Il est triste d’entendre que des prêtres enseignent à leurs enfants spirituels de se faire des images mentales du Sauveur, de la Mère de Dieu et des saints quand ils prient. Cette manière de prier est incorrecte et même dangereuse. Je vais te dire brièvement comment prier d’après les saints pères. L’intellect devrait être enfermé dans les paroles de la prière et l’attention portée sur la partie supérieure de la poitrine, car l’attention est l’âme de la prière. L’attention ne doit pas être « pressée » sur le cœur. Si l’attention se porte sur la poitrine, le cœur s’y joindra par « sympathie ». Quand un sentiment de tendresse et une sensation de chaleur apparaissent, ne crois pas avoir reçu quelque chose de grand. C’est le résultat naturel de la concentration et non une illusion du malin. Le Seigneur par Sa Grâce, donne la consolation à celui qui prie.
Les saints pères disent que même chez les saints, des défaillances de la nature humaine subsistent, ceci pour qu’ils gardent l’humilité.
Être au Thabor avec le Sauveur est une chose très joyeuse, mais quand il s’agit d’être au Golgotha, sois patient.
Cela ne sert à rien de se contenter de lire et de demander comment être sauvé. Il faut s’exercer, travailler, purifier notre cœur des passions. Tu sais maintenant ce qu’est la vie spirituelle. Le temps est venu, commence le combat.Que le Seigneur soit ton Maître et ne m’oublie pas dans tes saintes prières.
Même s’il est difficile pour toi de développer ta vie spirituelle dans le monde, sache que le Seigneur aide ceux qui essaient de le faire.
Le Seigneur nous garde dans la vertu, non pas en réponse à nos efforts, mais en réponse à notre humilité. Là où il y a eu une chute, elle fut précédée par l’orgueil, dit saint Jean Climaque.
Les saints pères, par leur propre expérience, ont étudié en détail les subtilités de la nature humaine et ils nous consolent, nous offrant des écrits détaillés sur la manière de combattre le péché.

## CONSIGNE
Reproduis sans rien changer tout ce qui va de « Être au Thabor » jusqu'à « de le faire. » dans l'extrait sur la vie spirituelle.

## Données de localisation spatiale
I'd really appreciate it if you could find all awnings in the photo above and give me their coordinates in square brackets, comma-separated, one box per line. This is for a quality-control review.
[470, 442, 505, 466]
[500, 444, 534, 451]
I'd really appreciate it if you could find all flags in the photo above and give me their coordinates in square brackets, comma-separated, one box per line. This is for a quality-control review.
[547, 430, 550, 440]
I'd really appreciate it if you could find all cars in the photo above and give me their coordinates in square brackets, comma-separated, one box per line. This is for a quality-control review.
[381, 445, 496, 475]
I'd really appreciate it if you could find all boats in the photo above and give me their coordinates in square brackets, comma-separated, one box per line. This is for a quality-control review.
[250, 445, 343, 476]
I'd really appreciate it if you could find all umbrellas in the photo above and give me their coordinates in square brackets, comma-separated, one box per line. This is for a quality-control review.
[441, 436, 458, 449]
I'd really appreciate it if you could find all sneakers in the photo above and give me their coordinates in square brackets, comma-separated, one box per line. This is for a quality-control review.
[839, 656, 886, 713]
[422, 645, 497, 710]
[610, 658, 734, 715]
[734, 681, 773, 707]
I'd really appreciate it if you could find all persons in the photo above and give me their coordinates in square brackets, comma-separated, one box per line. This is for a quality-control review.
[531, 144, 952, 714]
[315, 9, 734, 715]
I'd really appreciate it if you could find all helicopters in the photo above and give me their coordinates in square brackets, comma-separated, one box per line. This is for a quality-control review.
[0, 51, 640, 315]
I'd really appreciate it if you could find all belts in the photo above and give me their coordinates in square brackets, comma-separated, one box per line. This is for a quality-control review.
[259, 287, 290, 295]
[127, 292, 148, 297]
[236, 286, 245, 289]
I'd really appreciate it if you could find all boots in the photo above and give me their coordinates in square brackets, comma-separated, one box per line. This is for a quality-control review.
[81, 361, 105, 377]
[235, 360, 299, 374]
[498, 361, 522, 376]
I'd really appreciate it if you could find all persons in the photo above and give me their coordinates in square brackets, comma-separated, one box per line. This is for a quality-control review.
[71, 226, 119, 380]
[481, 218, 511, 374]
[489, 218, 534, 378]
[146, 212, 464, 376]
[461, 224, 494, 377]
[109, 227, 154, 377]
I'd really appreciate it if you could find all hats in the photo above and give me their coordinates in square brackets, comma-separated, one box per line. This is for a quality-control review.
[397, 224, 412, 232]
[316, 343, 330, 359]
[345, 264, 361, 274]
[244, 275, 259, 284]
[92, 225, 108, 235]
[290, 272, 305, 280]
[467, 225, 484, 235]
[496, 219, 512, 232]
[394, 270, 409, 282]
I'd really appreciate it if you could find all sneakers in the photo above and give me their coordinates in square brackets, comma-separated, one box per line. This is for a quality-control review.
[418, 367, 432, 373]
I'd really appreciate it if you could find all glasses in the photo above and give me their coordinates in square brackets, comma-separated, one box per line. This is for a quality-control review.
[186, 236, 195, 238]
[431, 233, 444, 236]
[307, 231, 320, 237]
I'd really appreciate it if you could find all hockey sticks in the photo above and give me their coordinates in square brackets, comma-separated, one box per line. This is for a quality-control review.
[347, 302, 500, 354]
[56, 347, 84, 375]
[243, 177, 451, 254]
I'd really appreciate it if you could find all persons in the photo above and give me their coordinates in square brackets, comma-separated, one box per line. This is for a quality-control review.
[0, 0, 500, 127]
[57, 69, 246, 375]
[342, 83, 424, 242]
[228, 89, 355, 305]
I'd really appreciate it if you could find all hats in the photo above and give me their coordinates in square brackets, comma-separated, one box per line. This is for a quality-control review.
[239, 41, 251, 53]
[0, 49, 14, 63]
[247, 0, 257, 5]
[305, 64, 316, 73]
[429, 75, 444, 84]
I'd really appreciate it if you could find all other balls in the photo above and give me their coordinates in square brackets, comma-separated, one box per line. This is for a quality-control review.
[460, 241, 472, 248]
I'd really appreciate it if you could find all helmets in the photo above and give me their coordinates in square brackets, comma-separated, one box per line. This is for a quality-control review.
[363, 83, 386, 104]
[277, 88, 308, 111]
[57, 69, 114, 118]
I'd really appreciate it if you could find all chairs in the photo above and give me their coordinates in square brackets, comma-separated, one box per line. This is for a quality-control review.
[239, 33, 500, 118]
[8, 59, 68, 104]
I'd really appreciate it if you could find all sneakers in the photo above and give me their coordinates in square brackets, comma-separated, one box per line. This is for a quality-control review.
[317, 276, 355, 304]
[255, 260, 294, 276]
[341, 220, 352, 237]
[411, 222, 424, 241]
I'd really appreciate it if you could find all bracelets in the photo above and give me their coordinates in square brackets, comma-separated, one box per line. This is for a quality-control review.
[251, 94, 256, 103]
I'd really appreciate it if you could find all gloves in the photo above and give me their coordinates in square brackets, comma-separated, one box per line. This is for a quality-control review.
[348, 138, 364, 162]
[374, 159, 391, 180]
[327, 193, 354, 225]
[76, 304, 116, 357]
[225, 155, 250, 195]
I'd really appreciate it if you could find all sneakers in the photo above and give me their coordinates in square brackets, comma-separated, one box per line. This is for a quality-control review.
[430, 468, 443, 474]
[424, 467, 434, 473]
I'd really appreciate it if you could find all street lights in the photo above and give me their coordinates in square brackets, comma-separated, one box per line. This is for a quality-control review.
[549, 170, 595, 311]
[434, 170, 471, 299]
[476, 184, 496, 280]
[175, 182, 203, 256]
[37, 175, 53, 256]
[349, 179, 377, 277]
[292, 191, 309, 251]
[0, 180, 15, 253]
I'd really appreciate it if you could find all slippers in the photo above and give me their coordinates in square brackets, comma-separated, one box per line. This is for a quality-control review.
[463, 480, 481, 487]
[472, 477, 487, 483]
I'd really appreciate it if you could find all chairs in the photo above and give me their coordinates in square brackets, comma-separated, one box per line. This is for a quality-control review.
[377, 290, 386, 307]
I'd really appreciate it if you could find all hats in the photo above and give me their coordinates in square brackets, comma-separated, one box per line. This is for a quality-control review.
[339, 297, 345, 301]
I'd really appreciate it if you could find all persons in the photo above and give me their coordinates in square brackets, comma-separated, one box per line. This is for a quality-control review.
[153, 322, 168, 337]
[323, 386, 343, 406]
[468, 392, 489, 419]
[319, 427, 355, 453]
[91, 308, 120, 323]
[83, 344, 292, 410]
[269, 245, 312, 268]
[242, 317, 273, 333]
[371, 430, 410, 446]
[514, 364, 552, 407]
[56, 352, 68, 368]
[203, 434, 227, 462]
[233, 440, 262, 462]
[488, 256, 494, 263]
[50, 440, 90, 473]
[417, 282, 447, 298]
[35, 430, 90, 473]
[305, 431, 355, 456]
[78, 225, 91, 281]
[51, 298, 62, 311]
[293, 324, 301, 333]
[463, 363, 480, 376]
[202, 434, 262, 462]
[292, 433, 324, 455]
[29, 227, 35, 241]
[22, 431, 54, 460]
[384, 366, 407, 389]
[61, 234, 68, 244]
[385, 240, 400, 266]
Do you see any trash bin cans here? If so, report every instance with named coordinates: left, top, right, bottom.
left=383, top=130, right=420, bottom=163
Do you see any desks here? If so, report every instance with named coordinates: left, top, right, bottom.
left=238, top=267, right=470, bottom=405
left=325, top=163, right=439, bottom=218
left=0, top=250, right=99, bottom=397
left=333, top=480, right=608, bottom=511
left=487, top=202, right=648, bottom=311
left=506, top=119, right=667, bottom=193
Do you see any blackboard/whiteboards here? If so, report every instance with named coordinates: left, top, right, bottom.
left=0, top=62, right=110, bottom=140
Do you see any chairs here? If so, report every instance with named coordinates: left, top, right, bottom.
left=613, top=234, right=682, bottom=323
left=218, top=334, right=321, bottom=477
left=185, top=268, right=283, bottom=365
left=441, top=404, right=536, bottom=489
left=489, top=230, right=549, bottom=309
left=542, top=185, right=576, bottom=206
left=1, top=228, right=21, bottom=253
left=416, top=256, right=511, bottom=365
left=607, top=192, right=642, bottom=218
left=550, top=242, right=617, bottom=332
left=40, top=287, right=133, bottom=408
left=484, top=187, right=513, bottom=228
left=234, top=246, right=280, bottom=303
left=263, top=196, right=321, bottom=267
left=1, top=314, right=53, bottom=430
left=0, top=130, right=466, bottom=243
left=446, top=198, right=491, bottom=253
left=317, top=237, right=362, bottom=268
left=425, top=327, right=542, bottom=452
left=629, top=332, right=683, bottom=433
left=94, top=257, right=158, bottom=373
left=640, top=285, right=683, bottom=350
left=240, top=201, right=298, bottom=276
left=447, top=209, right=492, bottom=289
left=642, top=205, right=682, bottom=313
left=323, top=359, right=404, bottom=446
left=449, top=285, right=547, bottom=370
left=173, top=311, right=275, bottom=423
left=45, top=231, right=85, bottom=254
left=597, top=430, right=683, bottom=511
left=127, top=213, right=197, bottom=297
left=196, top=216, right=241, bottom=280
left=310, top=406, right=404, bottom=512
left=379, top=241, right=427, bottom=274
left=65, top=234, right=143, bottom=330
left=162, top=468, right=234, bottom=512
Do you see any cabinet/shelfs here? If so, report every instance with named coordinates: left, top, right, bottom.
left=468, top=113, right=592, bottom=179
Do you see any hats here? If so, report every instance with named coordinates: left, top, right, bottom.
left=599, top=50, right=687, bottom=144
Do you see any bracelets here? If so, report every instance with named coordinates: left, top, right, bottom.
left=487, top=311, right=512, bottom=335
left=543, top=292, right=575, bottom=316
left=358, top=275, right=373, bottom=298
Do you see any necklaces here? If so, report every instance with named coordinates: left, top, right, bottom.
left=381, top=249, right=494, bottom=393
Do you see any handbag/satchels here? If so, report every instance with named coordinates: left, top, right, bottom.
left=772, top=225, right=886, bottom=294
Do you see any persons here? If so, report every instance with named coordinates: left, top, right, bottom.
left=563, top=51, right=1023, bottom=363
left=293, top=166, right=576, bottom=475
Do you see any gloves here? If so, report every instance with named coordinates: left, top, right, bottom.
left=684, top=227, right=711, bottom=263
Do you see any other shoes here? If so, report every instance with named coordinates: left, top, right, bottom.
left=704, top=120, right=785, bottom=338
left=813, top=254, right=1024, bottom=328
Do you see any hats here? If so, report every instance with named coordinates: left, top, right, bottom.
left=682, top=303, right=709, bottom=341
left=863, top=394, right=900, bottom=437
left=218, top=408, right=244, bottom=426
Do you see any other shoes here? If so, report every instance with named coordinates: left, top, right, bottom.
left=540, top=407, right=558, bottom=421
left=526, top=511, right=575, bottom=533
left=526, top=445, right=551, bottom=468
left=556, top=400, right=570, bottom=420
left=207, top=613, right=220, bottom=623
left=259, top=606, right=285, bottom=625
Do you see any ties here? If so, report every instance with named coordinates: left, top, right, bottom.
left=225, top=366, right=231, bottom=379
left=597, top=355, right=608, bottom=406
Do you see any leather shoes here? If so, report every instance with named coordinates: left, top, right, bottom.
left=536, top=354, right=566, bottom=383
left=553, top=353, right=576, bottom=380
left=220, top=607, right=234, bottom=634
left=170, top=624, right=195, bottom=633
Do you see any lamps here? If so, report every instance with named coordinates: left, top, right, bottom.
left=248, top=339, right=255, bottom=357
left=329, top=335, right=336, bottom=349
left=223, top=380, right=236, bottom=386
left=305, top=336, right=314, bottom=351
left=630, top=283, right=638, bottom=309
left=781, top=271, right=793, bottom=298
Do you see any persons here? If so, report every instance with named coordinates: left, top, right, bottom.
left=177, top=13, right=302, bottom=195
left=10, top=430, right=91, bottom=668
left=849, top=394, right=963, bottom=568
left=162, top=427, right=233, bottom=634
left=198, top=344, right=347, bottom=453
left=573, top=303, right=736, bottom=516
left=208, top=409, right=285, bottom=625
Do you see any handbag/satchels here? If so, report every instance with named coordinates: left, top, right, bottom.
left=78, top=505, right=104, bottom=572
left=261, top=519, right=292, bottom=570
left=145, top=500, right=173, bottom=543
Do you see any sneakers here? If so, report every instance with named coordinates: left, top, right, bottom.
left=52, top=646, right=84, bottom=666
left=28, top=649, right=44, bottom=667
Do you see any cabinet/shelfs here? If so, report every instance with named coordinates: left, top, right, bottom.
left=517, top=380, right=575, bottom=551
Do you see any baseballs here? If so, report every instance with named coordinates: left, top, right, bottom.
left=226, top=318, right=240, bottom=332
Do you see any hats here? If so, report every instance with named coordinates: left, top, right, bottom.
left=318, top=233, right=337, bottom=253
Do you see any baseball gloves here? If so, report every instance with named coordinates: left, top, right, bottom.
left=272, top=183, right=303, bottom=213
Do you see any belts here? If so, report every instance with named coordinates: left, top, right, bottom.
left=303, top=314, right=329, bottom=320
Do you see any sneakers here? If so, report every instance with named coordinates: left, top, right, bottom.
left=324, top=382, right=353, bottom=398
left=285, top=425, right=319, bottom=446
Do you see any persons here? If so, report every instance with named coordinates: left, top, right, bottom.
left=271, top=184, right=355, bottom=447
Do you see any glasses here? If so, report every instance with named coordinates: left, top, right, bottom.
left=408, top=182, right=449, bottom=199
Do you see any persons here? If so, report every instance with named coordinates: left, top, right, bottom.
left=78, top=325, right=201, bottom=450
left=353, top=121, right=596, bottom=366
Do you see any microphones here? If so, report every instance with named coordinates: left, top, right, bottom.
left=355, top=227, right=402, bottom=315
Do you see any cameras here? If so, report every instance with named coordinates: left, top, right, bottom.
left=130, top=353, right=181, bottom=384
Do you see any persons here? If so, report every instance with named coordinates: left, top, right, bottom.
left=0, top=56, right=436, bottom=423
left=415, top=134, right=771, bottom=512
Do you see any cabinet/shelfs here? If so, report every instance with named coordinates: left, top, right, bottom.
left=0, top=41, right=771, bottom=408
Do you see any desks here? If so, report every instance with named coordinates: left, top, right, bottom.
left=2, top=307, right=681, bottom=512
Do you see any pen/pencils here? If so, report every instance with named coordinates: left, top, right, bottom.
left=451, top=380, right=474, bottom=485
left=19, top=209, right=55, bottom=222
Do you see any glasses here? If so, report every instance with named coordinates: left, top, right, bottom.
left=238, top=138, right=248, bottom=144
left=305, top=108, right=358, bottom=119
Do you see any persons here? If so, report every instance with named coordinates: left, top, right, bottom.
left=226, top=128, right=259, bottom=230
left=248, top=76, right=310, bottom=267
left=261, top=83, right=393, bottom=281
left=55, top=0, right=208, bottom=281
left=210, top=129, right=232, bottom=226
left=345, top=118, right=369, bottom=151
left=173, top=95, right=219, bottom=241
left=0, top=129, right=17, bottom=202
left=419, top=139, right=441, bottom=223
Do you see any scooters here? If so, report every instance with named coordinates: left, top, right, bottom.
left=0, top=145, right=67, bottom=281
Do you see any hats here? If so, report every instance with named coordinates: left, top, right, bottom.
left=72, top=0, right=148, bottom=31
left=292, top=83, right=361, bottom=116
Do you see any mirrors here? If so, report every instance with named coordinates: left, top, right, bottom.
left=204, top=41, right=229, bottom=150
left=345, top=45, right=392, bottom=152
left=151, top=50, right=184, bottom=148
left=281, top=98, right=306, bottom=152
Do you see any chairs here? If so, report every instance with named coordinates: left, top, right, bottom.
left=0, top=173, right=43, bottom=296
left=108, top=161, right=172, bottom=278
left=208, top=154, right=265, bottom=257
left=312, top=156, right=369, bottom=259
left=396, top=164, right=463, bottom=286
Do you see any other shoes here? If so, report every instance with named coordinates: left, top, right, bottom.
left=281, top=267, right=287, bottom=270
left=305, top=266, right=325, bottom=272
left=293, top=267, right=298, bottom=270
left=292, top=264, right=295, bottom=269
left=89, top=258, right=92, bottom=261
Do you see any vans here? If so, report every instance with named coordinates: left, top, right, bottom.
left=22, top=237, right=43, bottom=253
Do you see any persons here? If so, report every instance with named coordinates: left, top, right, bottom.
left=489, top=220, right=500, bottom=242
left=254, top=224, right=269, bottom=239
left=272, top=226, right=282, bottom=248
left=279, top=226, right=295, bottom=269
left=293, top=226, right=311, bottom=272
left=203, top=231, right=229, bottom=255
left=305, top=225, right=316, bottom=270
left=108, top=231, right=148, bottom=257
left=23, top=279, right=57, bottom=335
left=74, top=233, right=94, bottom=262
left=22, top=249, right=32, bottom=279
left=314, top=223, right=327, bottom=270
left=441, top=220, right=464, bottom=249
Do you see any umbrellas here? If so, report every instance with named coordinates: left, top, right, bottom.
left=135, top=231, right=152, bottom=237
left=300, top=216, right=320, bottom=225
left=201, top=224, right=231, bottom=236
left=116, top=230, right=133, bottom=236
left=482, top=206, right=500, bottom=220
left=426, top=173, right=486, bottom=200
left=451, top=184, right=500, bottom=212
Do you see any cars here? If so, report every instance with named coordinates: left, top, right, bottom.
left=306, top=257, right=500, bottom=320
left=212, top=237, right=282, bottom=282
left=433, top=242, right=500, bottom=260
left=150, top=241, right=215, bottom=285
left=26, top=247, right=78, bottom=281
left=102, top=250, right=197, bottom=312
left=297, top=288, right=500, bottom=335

## RÉPONSE
Être au Thabor avec le Sauveur est une chose très joyeuse, mais quand il s’agit d’être au Golgotha, sois patient.
Cela ne sert à rien de se contenter de lire et de demander comment être sauvé. Il faut s’exercer, travailler, purifier notre cœur des passions. Tu sais maintenant ce qu’est la vie spirituelle. Le temps est venu, commence le combat.Que le Seigneur soit ton Maître et ne m’oublie pas dans tes saintes prières.
Même s’il est difficile pour toi de développer ta vie spirituelle dans le monde, sache que le Seigneur aide ceux qui essaient de le faire.